I have always been very competitive, which I think is a great trait to have as it has enabled me to adapt, improve and find ways to get to my end goal. But through the years, I have also learned that being a solo player and keeping things to yourself is only a short-term win. Try to find a good balance. Don't be afraid of sharing your thoughts, ideas and beliefs to the world and people around you. And don't be afraid of putting yourself out there unpolished. You get so much more back, and the best way to learn is actually from others.

What is the message you're sending into the universe with your work? Why do you feel so strongly about said message?

I love drawing the female body – I think there is so much beauty in the variety of sizes, tones and shapes. Unfortunately, society has imposed an extreme universal standard that has blocked our vision of real beauty. With my art, I want to encourage people to look beyond that, to see a broader vision of beauty and find peace with their own bodies.

What is the biggest challenge you've faced as a female artist?

I have encountered a lot of difficult scenarios that sadly stem from being a woman. I have been asked out during an interview, judged on my looks or even seen female friends getting paid less or missing out on work because they are women.

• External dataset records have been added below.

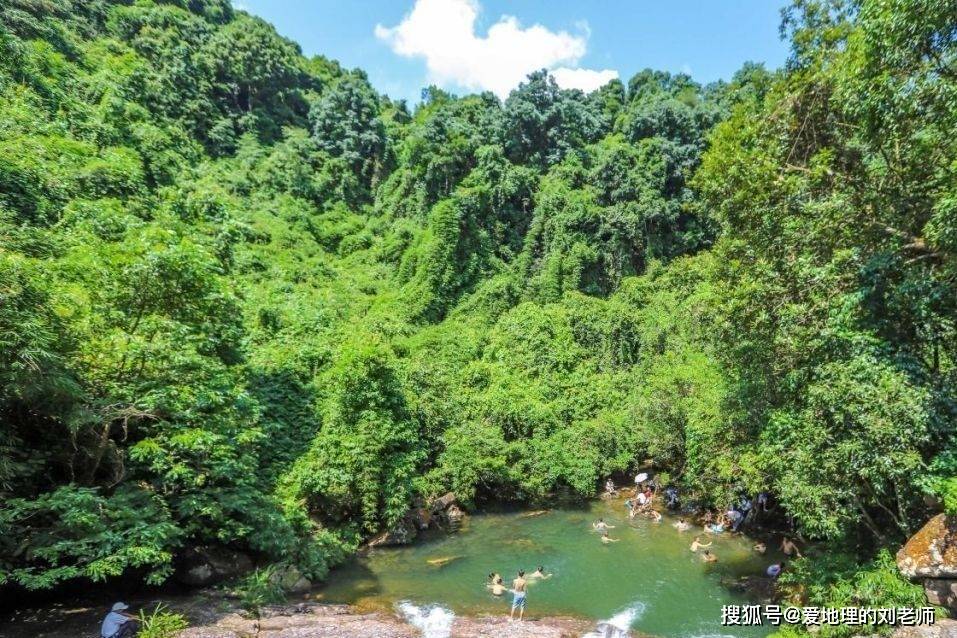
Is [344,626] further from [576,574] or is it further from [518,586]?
[576,574]

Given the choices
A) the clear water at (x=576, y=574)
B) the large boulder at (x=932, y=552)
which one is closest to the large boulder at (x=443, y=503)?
the clear water at (x=576, y=574)

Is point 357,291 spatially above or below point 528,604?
A: above

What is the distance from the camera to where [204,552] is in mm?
14727

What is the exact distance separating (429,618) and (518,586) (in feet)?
8.67

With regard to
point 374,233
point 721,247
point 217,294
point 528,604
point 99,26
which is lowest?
point 528,604

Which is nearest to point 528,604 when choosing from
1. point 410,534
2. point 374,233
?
point 410,534

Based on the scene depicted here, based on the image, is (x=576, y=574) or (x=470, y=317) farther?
(x=470, y=317)

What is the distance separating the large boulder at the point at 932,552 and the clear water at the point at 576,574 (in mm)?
4421

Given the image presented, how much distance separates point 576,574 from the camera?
56.7ft

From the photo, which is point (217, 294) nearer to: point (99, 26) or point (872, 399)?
point (872, 399)

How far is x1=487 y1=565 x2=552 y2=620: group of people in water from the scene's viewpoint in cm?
1428

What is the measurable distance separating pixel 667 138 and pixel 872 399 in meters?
39.5

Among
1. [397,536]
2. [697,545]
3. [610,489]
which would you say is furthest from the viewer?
[610,489]

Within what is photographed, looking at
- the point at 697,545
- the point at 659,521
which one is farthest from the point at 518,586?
the point at 659,521
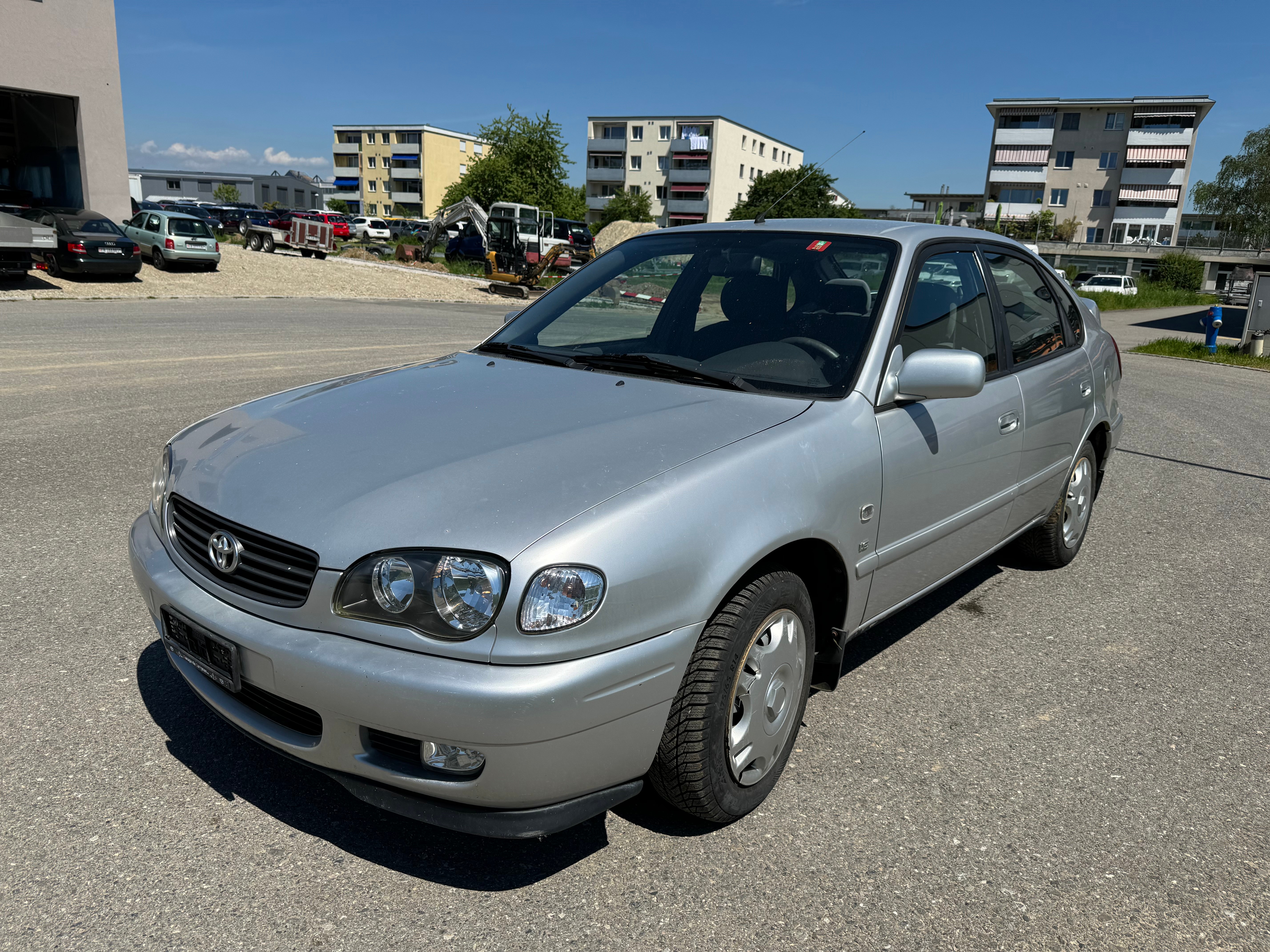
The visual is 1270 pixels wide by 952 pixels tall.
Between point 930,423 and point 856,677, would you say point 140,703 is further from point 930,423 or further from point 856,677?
point 930,423

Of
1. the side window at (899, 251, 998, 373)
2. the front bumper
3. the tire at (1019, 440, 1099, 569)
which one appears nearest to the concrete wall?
the side window at (899, 251, 998, 373)

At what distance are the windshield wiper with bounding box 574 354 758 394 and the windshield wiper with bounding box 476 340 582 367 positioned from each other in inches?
1.8

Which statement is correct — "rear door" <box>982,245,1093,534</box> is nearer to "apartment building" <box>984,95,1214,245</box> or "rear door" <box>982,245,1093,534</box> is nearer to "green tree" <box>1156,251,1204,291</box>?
"green tree" <box>1156,251,1204,291</box>

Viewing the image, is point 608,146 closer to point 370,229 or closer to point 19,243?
point 370,229

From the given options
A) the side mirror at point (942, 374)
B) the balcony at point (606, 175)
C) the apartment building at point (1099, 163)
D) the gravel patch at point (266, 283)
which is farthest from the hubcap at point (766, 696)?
the balcony at point (606, 175)

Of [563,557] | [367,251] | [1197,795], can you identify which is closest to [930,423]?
[1197,795]

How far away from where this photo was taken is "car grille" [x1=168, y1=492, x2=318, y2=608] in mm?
2186

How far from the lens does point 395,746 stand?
2127mm

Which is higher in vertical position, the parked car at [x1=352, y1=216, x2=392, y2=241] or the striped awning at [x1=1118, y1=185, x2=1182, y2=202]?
the striped awning at [x1=1118, y1=185, x2=1182, y2=202]

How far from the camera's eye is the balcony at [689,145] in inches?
3809

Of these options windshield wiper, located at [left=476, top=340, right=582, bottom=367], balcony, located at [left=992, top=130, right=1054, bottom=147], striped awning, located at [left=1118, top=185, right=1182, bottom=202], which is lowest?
windshield wiper, located at [left=476, top=340, right=582, bottom=367]

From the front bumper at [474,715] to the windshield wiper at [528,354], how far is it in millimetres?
1467

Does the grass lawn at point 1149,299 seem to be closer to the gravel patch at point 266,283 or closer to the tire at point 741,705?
the gravel patch at point 266,283

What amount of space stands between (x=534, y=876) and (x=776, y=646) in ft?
2.89
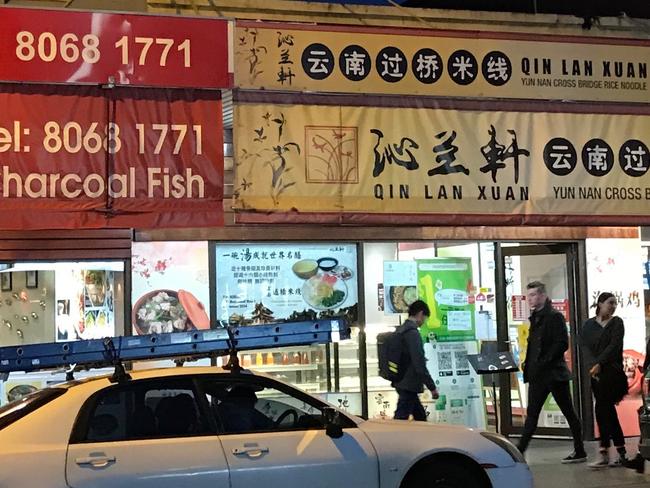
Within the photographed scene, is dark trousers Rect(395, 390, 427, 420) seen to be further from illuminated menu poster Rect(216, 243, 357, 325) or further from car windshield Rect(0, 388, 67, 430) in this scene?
car windshield Rect(0, 388, 67, 430)

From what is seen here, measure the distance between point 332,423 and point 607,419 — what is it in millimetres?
4513

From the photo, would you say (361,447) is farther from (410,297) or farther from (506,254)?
(506,254)

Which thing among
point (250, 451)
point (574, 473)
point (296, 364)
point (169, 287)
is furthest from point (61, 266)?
point (574, 473)

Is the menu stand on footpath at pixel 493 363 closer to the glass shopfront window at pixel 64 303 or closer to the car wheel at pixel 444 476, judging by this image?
the car wheel at pixel 444 476

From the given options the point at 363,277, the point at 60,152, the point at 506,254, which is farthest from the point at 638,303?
the point at 60,152

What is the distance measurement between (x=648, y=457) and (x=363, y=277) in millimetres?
4195

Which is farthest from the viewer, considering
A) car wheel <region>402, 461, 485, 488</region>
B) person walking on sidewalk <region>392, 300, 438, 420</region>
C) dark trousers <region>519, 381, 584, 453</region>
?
dark trousers <region>519, 381, 584, 453</region>

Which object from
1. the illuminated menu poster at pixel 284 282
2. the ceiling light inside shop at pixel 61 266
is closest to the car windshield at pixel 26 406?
the ceiling light inside shop at pixel 61 266

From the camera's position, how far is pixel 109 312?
10.4 meters

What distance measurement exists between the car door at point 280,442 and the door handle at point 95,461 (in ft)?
2.56

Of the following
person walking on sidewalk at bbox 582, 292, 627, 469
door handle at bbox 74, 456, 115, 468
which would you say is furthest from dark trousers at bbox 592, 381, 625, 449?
door handle at bbox 74, 456, 115, 468

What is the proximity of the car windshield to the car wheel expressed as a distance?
2.57 m

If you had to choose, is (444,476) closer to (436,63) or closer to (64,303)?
(436,63)

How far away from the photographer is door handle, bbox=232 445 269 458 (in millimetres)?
6070
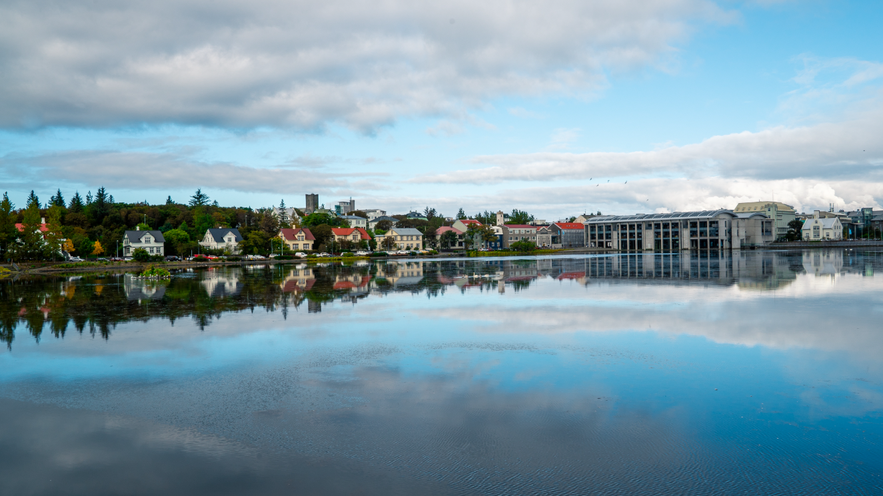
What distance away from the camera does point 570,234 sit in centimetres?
12144

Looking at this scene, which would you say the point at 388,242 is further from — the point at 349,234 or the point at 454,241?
the point at 454,241

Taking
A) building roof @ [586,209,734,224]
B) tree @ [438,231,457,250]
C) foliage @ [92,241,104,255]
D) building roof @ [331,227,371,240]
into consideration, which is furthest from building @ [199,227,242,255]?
building roof @ [586,209,734,224]

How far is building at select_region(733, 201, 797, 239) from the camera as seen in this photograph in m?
129

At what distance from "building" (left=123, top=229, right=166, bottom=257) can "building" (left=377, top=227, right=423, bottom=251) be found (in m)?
40.0

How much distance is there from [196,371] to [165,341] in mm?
3448

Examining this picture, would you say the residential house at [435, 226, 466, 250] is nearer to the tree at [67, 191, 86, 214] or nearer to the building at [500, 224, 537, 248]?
the building at [500, 224, 537, 248]

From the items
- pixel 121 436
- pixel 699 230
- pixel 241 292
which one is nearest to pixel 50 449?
pixel 121 436

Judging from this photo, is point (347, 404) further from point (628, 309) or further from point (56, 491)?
point (628, 309)

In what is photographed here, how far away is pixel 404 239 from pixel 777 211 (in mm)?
94612

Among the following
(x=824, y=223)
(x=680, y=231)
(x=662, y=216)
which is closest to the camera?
(x=680, y=231)

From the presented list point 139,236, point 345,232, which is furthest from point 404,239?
point 139,236

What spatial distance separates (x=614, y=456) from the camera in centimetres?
562

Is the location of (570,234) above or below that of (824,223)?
below

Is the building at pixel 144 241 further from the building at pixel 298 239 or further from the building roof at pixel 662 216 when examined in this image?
the building roof at pixel 662 216
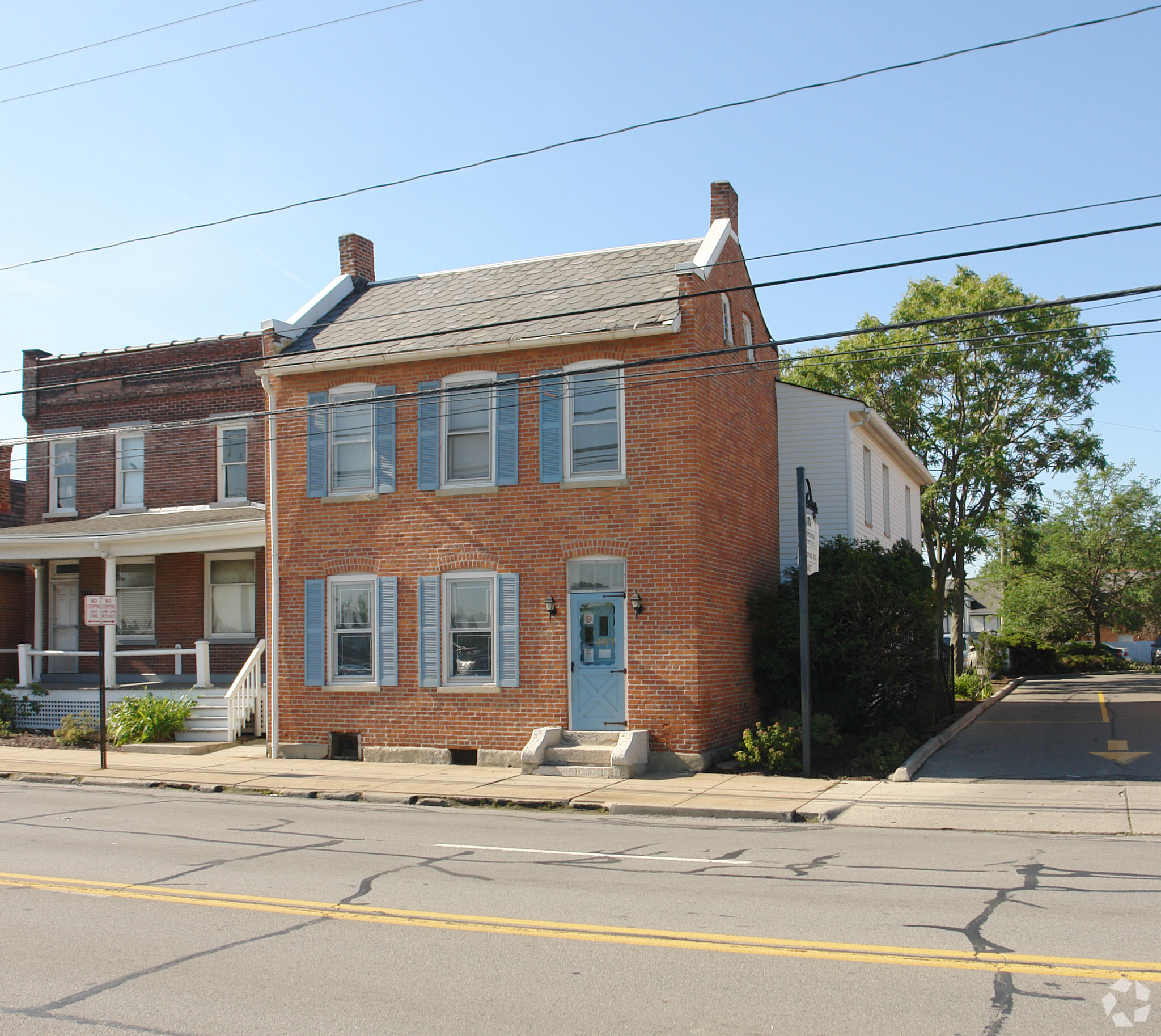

Unfortunately, this is not new. It's very important to highlight these things and to talk about them. There are many women out there that are ashamed or think this type of situation is normal because no one is speaking about it. We need to help each other by using our platforms where we can to champion these issues, no matter how small or personal they are. 

How do you stay motivated? What does your daily routine look like?

I try to start the day with some self-care – I kick-off with some exercise, a cold shower, meditation and then time for a reward: breakfast. I think starting the day by doing things that your brain is telling you not to do (cold shower being the best example), gives you a power over the doubting or lazy thoughts that inevitably creep in throughout the day. It lets you control your mind and sets the tone going forward.

What is your biggest focus and/or goal in your career right now? What plans do you have for yourself 1,3,5 years from now?

In the near future, I would love to be working with even more global brands as well as developing my personal work and continuing to put on exhibitions. Another passion that I have always had is fashion. To be able to combine my love of fashion and illustration into my work would be a dream come true. 

How do you define your creative gig? Full-time career or side hustle? Explain why you've chosen one over the other. 

I had been working as a graphic designer for over ten years when I quit my job and moved to Australia. I had started illustrating in my spare time, but my bread and butter was still design. I'd supplement this by selling my work in markets or through my online shop.

After a couple of months of doing this, my graphic design gigs started to slow down. At that point, I decided to go full steam ahead and focus primarily on my illustration career. Soon after that, I got the opportunity to do my first big solo exhibition, and that was the big turning point. I started to get contacted by bigger brands, and now my side hustle has become my full-time job!

What do you know for sure?

Where there is a will, there is away. I know it so well that I have it tattooed on my arm!